### Spatial reasoning question data

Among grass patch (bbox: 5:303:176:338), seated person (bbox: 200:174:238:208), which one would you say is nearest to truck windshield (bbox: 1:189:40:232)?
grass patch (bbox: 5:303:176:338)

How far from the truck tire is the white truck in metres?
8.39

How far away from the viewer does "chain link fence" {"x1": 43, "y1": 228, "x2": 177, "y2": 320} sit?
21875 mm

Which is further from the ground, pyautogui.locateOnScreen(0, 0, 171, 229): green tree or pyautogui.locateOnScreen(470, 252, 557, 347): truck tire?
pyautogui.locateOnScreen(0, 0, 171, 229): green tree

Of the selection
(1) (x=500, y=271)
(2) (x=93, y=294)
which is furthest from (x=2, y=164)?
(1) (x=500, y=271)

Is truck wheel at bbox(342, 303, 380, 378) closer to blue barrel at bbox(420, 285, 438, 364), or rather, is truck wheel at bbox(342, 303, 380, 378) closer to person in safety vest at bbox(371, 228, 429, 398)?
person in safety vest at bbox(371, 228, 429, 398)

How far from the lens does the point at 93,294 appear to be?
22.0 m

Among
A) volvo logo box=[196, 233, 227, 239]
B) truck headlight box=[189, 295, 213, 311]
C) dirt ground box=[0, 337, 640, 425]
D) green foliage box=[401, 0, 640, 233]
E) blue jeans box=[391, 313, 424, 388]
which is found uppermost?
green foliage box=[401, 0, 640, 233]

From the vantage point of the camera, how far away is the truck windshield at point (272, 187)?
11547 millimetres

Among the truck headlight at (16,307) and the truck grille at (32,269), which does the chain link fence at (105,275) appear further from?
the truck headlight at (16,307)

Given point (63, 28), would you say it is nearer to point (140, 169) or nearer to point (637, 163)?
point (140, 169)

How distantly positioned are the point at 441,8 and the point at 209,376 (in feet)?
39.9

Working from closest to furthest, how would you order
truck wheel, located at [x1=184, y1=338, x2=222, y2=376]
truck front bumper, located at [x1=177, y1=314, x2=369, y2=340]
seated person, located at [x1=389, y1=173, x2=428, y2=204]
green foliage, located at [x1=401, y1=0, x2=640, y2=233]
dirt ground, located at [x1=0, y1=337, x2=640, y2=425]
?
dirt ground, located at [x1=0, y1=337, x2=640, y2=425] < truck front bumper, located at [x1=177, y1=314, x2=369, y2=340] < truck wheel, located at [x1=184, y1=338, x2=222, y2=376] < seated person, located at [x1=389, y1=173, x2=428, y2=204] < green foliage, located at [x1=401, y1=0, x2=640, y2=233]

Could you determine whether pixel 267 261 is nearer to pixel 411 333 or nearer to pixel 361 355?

### WORK REQUIRED
Swap "nearer" for "closer" in the data from the line containing "Among the truck" through the end, and reproduce those lines with nothing else altered.

### TASK RESPONSE
Among the truck headlight at (16,307) and the truck grille at (32,269), which does the chain link fence at (105,275) appear further from?
the truck headlight at (16,307)

Given point (63, 28), would you say it is closer to point (140, 169) or closer to point (637, 163)?
point (140, 169)

How distantly positioned are the point at 441,8 and the point at 209,376 (in feet)?
39.9

Working from closest to furthest, how would you order
truck wheel, located at [x1=184, y1=338, x2=222, y2=376]
truck front bumper, located at [x1=177, y1=314, x2=369, y2=340]
seated person, located at [x1=389, y1=173, x2=428, y2=204]
green foliage, located at [x1=401, y1=0, x2=640, y2=233]
dirt ground, located at [x1=0, y1=337, x2=640, y2=425]
?
dirt ground, located at [x1=0, y1=337, x2=640, y2=425] < truck front bumper, located at [x1=177, y1=314, x2=369, y2=340] < truck wheel, located at [x1=184, y1=338, x2=222, y2=376] < seated person, located at [x1=389, y1=173, x2=428, y2=204] < green foliage, located at [x1=401, y1=0, x2=640, y2=233]

Could you determine whether pixel 267 261 is closer to pixel 411 333 or closer to pixel 361 355?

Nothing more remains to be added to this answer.